No se preocupe por el señor De Juana, porque, al final, ustedes tendrán que explicar también quién le dio los beneficios penitenciarios que motivaron que cumpliera un año menos y saliera cuando salió. Se los dieron ustedes por escribir un libro en el que enaltecía el terrorismo, y lo sabe tan bien como yo.

Tampoco se preocupe por lo que pasará el día que se presente HB. Usted ha vuelto a preguntarme qué va a hacer la Fiscalía General del Estado. Le traiciona el subconsciente, porque hará lo que tenga que hacer.

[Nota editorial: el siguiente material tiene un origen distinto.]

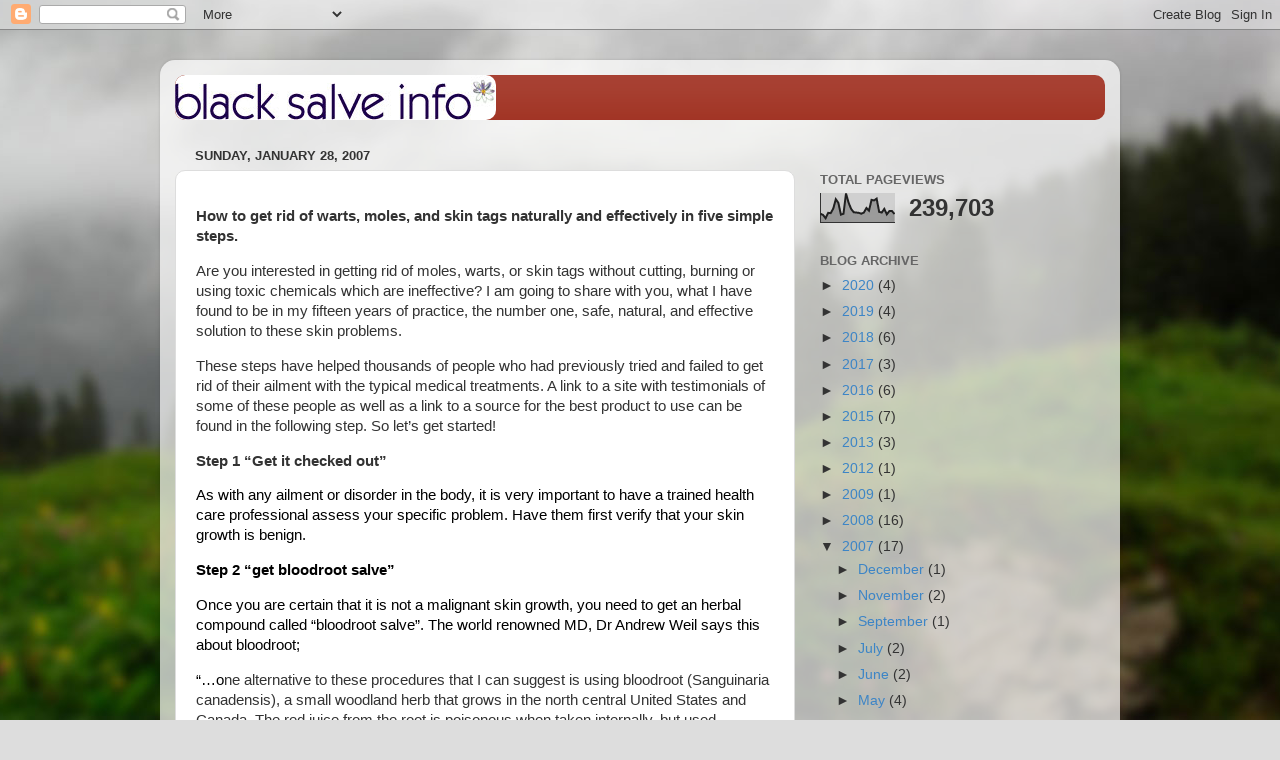

--- FILE ---
content_type: text/html; charset=UTF-8
request_url: http://blog.blacksalveinfo.com/b/stats?style=BLACK_TRANSPARENT&timeRange=ALL_TIME&token=APq4FmA_n8Bb2nsw1ke2GaXgMebEf9Hf8KnY7buqp-6Gt5VO9FaCbS2jv4RCVckWVZ5vk1OgAHJncPuFpFqU-zZ3mGNPtjPe7w
body_size: 262
content:
{"total":239703,"sparklineOptions":{"backgroundColor":{"fillOpacity":0.1,"fill":"#000000"},"series":[{"areaOpacity":0.3,"color":"#202020"}]},"sparklineData":[[0,29],[1,25],[2,14],[3,32],[4,31],[5,46],[6,77],[7,65],[8,26],[9,29],[10,96],[11,66],[12,45],[13,34],[14,33],[15,32],[16,29],[17,33],[18,48],[19,39],[20,75],[21,73],[22,79],[23,35],[24,33],[25,45],[26,27],[27,38],[28,38],[29,28]],"nextTickMs":3600000}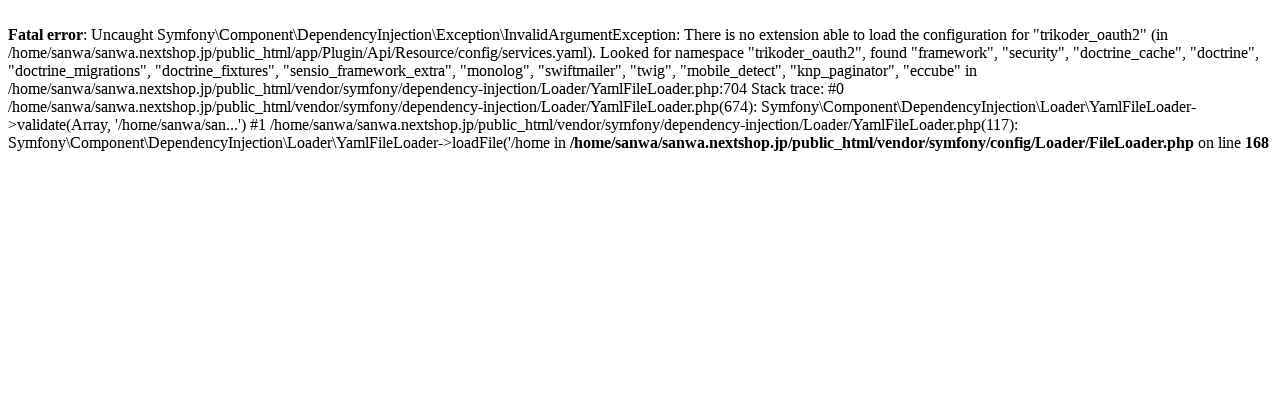

--- FILE ---
content_type: text/html; charset=UTF-8
request_url: http://sanwa.nextshop.jp/products/list?category_id=26
body_size: 539
content:
<br />
<b>Fatal error</b>:  Uncaught Symfony\Component\DependencyInjection\Exception\InvalidArgumentException: There is no extension able to load the configuration for &quot;trikoder_oauth2&quot; (in /home/sanwa/sanwa.nextshop.jp/public_html/app/Plugin/Api/Resource/config/services.yaml). Looked for namespace &quot;trikoder_oauth2&quot;, found &quot;framework&quot;, &quot;security&quot;, &quot;doctrine_cache&quot;, &quot;doctrine&quot;, &quot;doctrine_migrations&quot;, &quot;doctrine_fixtures&quot;, &quot;sensio_framework_extra&quot;, &quot;monolog&quot;, &quot;swiftmailer&quot;, &quot;twig&quot;, &quot;mobile_detect&quot;, &quot;knp_paginator&quot;, &quot;eccube&quot; in /home/sanwa/sanwa.nextshop.jp/public_html/vendor/symfony/dependency-injection/Loader/YamlFileLoader.php:704
Stack trace:
#0 /home/sanwa/sanwa.nextshop.jp/public_html/vendor/symfony/dependency-injection/Loader/YamlFileLoader.php(674): Symfony\Component\DependencyInjection\Loader\YamlFileLoader-&gt;validate(Array, '/home/sanwa/san...')
#1 /home/sanwa/sanwa.nextshop.jp/public_html/vendor/symfony/dependency-injection/Loader/YamlFileLoader.php(117): Symfony\Component\DependencyInjection\Loader\YamlFileLoader-&gt;loadFile('/home in <b>/home/sanwa/sanwa.nextshop.jp/public_html/vendor/symfony/config/Loader/FileLoader.php</b> on line <b>168</b><br />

Pregúnteme por el Servicio Jurídico del Estado, que sí depende de mí. Como ustedes tienen a Cardenal metido en la cabeza, pretenden que yo coja el teléfono y le diga al señor fiscal general del Estado lo que tiene que hacer. No lo voy a hacer; creo en la autonomía del Ministerio Fiscal, qué le vamos a hacer, señor Conde. Vaya usted aceptándolo, de verdad, porque no es tan complicado.

Lamento ser corresponsable de que hayamos estado aquí todo este tiempo, pero me parece que todos hemos ganado mucho intercambiando estos puntos de vista.

Agradezco sus aportaciones, el tono en que han sido hechas y, desde luego, cuentan comigo para conseguir ese acercamiento de posiciones en que consiste esto de la política.

Muchas gracias.

La señora PRESIDENTA: Muchas gracias, señor ministro.

Muchas gracias, señorías.

Creo que ha sido un gran debate de casi cinco horas. Y como presidenta de la Comisión de Justicia, le deseo al señor ministro los mejores éxitos y aciertos en sus funciones al frente del Ministerio de Justicia.

Señorías, agotado el orden del día, se levanta la sesión.

Eran las quince horas y cuarenta y cinco minutos.